John was a private person and not always comfortable when people wanted to talk to him about his work. He would irritate me sometimes at a party when someone had made a beeline for him wanting to talk about music he has performed on and would think of the worse thing he had played on which often stopped the conversation dead. Only in the past two months, since moving home, has John allowed his gold discs to be placed where they could be seen by others – he just didn’t want any fuss. The accolades were well received but the fame not so. He would much rather travel on the tour bus with the roadies than be in a limousine. He just did it because he loved playing. John could not understand why people wanted to interview him about stuff that was so well-documented and usually refused these requests. Let’s not forget where this all started – John’s older brother Tony bought John his first guitar for ten shillings and taught him chord sequences on a piano. Tony remembers: “He was an eager and quick learner, and played in small groups with friends as a teenager – I called it ‘three-chord rubbish’ – how wrong was I!”
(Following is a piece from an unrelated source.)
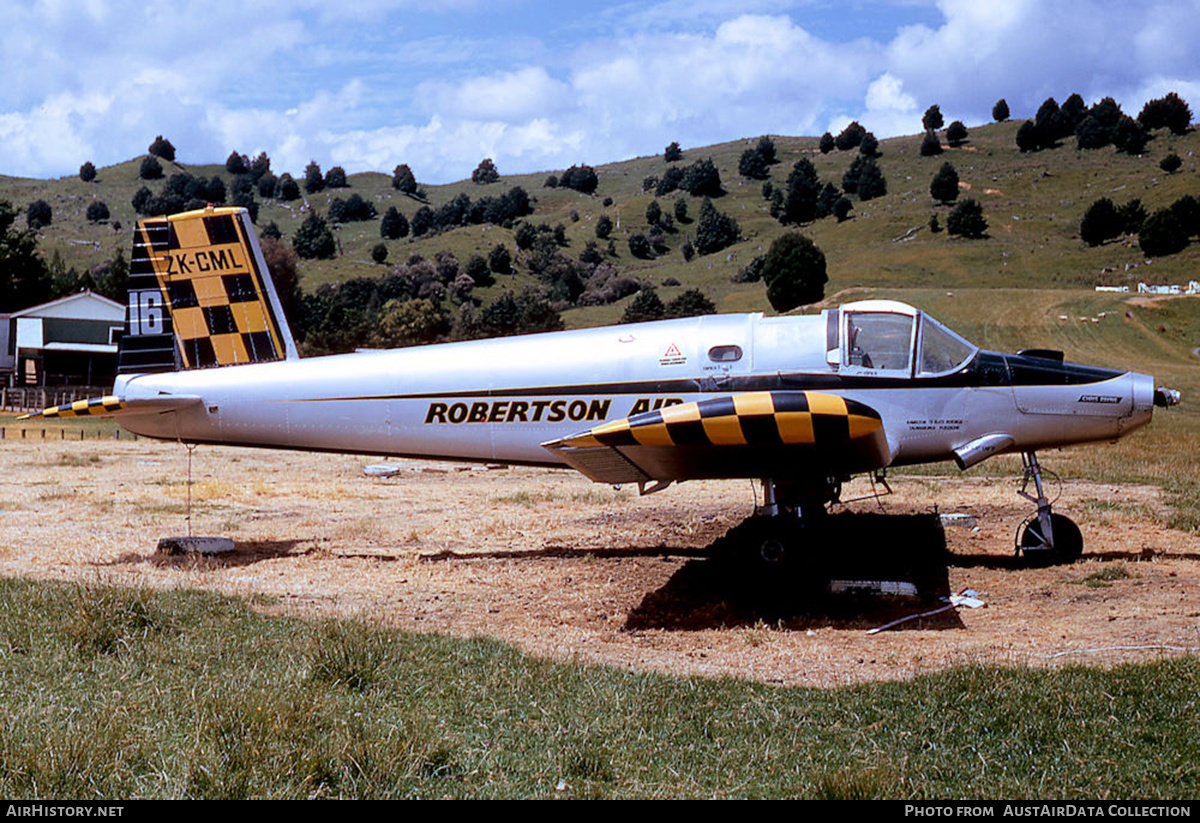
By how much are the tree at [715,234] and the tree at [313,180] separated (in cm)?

John was such a stoic person. He endured so many operations and treatments but he faced it head on and his attitude was “What’s the point in worrying when you can’t change anything.” The day before his first major operation he finished building a conservatory and cooked us spaghetti bolognaise for dinner although I don’t think he was allowed to eat it due to his operation being first thing the next morning. He was driven in his determination to not let his illness stop him from living his life. I don’t think many people could have tolerated spending a day having chemotherapy and then get on a plane to India the next day – but he did. Many times when he was out, he could be seen with a pint of Guinness in his hand enjoying watching some band – you wouldn’t notice the chemotherapy pump in his shirt pocket that he was hooked up to – he didn’t do it to get attention he just didn’t want this treatment to stop him doing some of the things he loved I suppose John was quite a traditionalist. I was reminded by Gordon Giltrap who remembers the first time John and I met he was smitten and rushed out to buy me flowers. That reminded me of one Christmas at my parents when John asked my dad for a Scotch and then another which he never drank and I thought “What’s going on?” My dad loved John and was not a formidable man but John wanted to ask him if it was alright if we got married – and at that time we had been living together for over five years! It took me ages to realize that the five or ten pound notes I frequently found in my purse had been put there by him to pay for my lunch.
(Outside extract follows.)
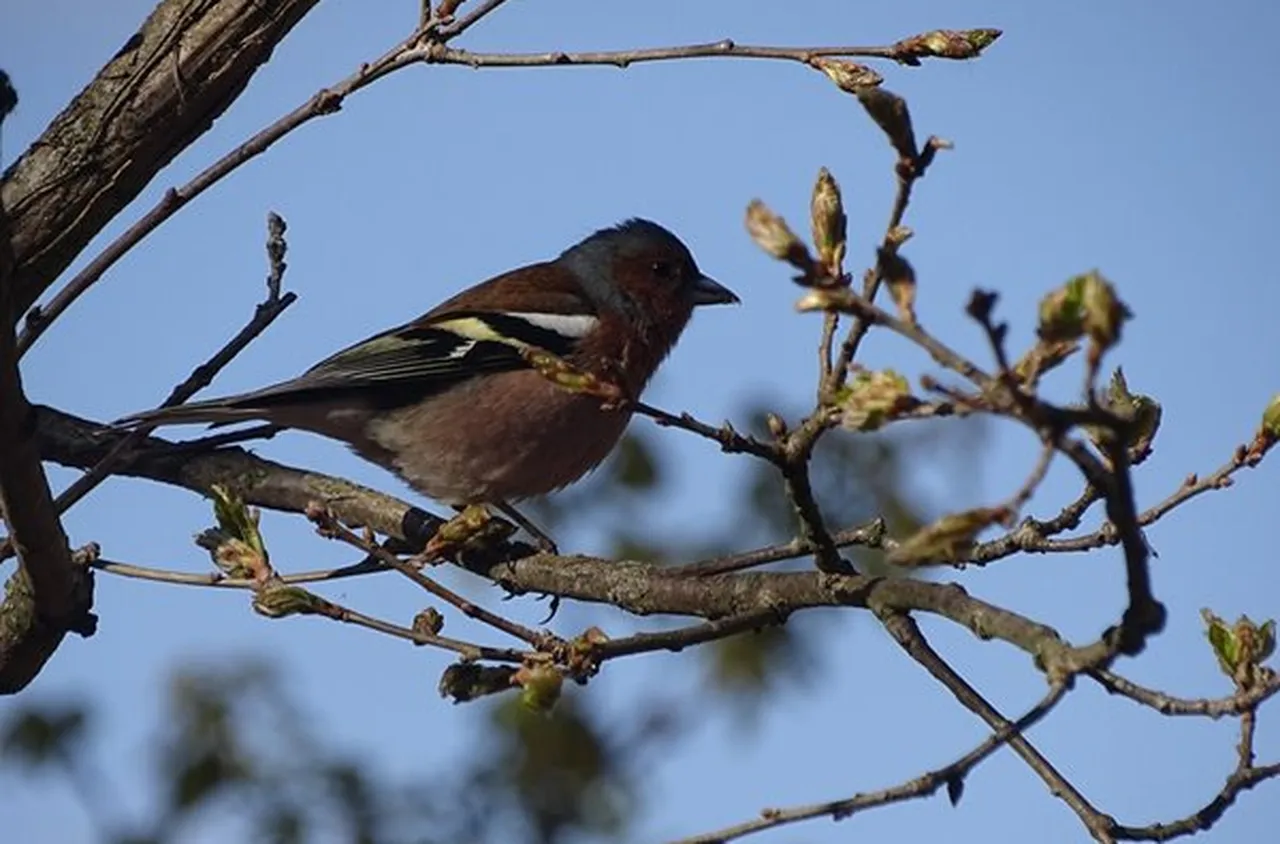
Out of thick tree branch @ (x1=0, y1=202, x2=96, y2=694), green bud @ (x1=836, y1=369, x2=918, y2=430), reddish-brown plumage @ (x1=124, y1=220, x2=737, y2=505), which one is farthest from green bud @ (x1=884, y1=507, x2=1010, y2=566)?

His legacy lives on in Alice, Lucy and Joe of whom he was so proud – they have become just the best intelligent self-aware amazing young adults. John and I have always been doers and if anything this experience reinforces our philosophy to get busy living, spend time with the people you care about and to seize the moment. Of course, our marriage wasn’t perfect – no one’s is – but we were strong characters and were a very good team, we just worked well together. He was my best friend and confidant and without a doubt the love of my life. We just loved each other so much. John was generous in every way to our children and me, and I honestly believe that there is nothing he would not have done for us. I could not have been loved more and as a family we have all been truly loved. I was so lucky to have met him.